The last field trial (see route c2 of Fig. 2d) was carried out with three different driving styles (passive, normal and restless) in a place with a small hill with a very high slope that we “climbed” three times in a row. The average speed of this trial was 24.7 km/h, the standard deviation of the speed was 14.9, the max speed was 66.7 km/h and the altitude variation in this route was 53 m.
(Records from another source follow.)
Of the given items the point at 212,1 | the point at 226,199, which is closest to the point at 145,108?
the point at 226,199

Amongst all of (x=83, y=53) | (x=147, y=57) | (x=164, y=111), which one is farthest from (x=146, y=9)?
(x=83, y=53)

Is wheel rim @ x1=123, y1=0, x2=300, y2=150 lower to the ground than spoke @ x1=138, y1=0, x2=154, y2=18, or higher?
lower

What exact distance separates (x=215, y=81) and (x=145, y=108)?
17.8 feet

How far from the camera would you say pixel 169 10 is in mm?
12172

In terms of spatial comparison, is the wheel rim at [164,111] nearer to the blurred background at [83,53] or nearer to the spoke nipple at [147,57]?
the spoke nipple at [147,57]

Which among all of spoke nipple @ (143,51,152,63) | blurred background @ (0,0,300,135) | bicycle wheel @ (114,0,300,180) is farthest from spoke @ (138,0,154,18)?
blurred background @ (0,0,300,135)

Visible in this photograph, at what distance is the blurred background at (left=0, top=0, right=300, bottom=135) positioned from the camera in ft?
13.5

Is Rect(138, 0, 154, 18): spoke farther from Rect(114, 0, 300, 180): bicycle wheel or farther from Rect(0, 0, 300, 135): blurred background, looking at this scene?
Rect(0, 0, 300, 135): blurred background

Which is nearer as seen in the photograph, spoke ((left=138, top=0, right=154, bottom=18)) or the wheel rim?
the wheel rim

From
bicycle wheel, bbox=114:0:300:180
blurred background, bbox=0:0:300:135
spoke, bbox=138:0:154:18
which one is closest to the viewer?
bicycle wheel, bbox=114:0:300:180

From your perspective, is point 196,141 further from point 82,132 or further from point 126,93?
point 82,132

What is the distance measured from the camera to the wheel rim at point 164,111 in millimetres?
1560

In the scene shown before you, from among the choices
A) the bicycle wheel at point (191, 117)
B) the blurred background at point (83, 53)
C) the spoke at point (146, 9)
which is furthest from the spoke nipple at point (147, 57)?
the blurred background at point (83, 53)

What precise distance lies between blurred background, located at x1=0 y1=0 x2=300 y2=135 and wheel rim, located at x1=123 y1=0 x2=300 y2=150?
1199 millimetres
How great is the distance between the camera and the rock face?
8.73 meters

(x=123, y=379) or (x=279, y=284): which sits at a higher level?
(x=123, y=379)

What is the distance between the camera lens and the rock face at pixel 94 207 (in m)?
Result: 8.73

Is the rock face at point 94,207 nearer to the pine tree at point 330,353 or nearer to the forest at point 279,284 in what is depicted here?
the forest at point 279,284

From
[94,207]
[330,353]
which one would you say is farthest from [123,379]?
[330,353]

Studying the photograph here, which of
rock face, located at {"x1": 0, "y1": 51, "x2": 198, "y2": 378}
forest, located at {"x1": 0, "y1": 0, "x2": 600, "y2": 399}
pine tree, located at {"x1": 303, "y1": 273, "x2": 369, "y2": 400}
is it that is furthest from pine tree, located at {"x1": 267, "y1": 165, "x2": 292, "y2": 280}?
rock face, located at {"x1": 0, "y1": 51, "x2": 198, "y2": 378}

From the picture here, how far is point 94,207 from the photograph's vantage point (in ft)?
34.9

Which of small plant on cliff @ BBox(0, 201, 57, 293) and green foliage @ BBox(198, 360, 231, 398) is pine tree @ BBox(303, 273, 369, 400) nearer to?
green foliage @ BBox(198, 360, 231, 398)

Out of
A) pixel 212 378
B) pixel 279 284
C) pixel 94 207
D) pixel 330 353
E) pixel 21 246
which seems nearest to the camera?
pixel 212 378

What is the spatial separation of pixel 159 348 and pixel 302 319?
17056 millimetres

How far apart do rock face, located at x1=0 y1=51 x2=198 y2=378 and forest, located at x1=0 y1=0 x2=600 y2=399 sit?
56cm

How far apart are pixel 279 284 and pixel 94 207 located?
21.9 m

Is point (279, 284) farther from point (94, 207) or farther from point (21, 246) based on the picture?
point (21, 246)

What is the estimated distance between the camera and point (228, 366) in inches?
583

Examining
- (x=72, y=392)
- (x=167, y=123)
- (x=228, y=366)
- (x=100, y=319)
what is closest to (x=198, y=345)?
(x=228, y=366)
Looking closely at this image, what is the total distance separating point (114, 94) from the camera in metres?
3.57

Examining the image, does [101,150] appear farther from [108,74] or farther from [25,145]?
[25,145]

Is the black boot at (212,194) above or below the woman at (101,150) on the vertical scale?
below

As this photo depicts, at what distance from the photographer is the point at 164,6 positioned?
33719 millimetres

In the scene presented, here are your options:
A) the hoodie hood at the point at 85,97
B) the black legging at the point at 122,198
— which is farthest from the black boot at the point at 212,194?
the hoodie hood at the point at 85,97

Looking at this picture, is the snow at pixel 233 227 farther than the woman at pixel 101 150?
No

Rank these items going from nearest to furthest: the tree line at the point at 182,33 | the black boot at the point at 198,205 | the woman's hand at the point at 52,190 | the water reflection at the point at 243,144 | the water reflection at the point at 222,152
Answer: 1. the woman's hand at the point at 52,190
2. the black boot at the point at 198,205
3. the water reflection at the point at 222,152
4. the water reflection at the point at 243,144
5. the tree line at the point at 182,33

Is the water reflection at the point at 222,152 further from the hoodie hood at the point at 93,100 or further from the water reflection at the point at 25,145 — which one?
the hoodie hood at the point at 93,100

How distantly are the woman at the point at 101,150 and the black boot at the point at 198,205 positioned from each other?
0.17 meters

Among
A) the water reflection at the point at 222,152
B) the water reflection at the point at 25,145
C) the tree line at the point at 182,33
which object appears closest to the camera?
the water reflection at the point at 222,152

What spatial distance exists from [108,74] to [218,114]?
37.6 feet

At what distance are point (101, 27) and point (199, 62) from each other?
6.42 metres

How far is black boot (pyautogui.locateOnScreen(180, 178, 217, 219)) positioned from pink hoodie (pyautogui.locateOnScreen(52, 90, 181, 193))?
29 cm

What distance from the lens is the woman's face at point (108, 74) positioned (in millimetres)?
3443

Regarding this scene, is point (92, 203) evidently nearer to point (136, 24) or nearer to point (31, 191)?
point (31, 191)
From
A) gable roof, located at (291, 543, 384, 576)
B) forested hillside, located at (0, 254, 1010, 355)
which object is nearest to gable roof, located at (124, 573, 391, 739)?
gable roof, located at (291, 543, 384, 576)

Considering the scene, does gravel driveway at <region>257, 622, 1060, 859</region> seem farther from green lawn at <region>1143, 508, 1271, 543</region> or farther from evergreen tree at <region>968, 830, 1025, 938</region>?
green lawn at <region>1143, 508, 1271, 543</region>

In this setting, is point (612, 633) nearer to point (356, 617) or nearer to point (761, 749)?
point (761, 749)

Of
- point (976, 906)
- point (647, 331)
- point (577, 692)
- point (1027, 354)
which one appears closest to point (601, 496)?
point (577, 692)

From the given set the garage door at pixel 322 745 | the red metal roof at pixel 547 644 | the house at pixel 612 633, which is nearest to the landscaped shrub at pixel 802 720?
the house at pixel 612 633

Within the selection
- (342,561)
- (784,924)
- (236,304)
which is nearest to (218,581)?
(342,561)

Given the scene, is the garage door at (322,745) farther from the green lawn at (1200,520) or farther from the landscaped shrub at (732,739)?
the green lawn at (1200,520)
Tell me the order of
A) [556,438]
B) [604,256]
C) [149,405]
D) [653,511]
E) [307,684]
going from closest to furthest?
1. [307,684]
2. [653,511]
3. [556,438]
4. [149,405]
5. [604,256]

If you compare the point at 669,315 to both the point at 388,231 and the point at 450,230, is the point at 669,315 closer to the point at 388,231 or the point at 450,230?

Once again, the operation (see Figs. 4f and 5f) of the algorithm was excellent since the total fuel consumption’s estimation error is only 0.5%.

4 Concluding Remarks

In the present study, we performed six field tests in order to determine a vehicle’s fuel consumption. We developed an algorithm in order to improve the accuracy of GPS data recorded via a smartphone with respect to the real vehicle data extracted from OBD. We found that the approximation error between the two data sets (smartphone and OBD) varies between 0.3 and 3.7%, except one case where we observed 10.1% error and in which the fuel consumption rate of the real data is changing rapidly.

In general, the results show that the smartphone’s data could be used for the identification of a vehicle’s fuel consumption during a trip. Using this approach, a driver could monitor their driving behavior in order to reduce their fuel consumption through specially designed applications. This method can become a valuable and inexpensive tool for reducing carbon emissions and developing macro-traffic simulation models. For this to happen, however, implementation of smartphone applications at a large scale is required.